Entre os principais achados, o pesquisador destaca um aumento considerável da mortalidade por certas doenças infecciosas e parasitárias devido à pandemia, sobretudo no intervalo entre 25 a 64 anos, sendo quase 16,8 vezes maior do que a média de 2015 a 2019, para homens, e 12,3 vezes maior para mulheres. De 2020 a 2022, óbitos por doenças do sistema nervoso entre adultos (até 64 anos) representaram o maior excesso, de 64% para o sexo masculino e 60% para o feminino.
Em relação aos idosos (acima de 65 anos), Lopes também observou um crescimento considerável das mortes por doenças infecciosas e parasitárias – 10,4 vezes maior entre os homens, no ano de 2021, e 13,9 vezes maior entre as mulheres, comparando com a média do período entre 2015 e 2019.
Na outra ponta, entre os idosos, segundo a pesquisa, as mortes por doenças respiratórias tiveram redução de 37% para o sexo masculino e de 44% para o feminino, no ano de 2021. O pesquisador notou, ainda, que a mortalidade por doenças endócrinas e metabólicas atingiram mais os homens a partir de 65 anos: o excesso foi de 43% em 2020, de 50% no ano seguinte e de 34% em 2022. “É como se chacoalhasse o status quo.
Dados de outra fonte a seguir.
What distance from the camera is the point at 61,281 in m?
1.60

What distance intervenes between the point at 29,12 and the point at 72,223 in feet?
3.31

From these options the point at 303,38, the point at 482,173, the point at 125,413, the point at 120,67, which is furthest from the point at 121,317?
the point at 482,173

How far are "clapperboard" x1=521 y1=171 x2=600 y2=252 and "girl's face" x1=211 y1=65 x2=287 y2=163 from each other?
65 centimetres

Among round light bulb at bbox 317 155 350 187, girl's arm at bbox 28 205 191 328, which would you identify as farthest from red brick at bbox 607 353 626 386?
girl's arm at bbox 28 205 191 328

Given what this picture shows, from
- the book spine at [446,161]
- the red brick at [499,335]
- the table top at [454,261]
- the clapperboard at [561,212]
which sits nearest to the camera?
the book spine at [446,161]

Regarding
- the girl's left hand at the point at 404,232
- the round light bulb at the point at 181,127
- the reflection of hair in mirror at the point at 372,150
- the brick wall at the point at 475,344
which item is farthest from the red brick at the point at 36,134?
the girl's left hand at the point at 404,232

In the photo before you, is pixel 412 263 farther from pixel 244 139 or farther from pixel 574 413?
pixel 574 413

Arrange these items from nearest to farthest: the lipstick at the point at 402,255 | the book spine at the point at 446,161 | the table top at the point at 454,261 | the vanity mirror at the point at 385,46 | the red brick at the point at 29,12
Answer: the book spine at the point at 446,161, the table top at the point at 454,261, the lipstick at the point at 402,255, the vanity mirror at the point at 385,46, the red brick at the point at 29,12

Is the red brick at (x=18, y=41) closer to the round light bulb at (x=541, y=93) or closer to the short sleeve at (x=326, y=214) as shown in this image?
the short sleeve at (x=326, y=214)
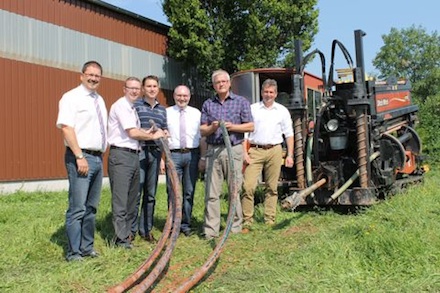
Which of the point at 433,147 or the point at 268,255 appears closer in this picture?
the point at 268,255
Há mudanças na mortalidade em relação à idade e a sexo. E essa é uma forma de mensurar o quanto a pandemia afeta o sistema de saúde”, diz.
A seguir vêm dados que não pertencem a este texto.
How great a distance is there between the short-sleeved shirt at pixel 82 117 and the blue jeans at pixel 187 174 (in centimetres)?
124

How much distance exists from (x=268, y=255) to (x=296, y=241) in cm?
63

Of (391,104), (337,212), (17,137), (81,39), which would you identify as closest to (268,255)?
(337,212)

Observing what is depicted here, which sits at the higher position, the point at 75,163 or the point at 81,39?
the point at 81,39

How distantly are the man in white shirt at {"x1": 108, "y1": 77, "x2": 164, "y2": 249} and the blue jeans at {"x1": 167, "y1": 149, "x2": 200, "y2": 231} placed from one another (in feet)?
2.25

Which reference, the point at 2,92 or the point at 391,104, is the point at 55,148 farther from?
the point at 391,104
No estudo, ainda, foi realizada uma análise com base nas causas básicas de morte selecionadas. Aqui, a hipótese era de que houve, em Campinas, um excesso de óbitos atribuíveis aos efeitos diretos-indiretos e indiretos da covid-19. Desta vez, o demógrafo se concentrou em causas específicas, que foram escolhidas por seu potencial de associação com os efeitos, e partiu da premissa de que o excesso de mortalidade pelas enfermidades poderia refletir as consequências diretas-indiretas e indiretas da pandemia. Os resultados obtidos confirmaram a hipótese.
Finalmente, Lopes analisou todas as mortes associadas às causas específicas, definidas pela CID-10, para obter uma melhor compreensão sobre os diferentes efeitos da covid-19 sobre a mortalidade ao longo do tempo. “Os principais resultados indicam que o diabetes mellitus apresentou o maior excesso de mortes, com 375 óbitos acima do esperado, seguido por distúrbios do sistema imune, com 74 óbitos a mais. Também foram observados excessos em influenza [30 óbitos a mais], obesidade [26], asma [20], flebite, tromboflebite, embolia e trombose venosa [10] e outras doenças do sistema nervoso [4]”, revela o pesquisador.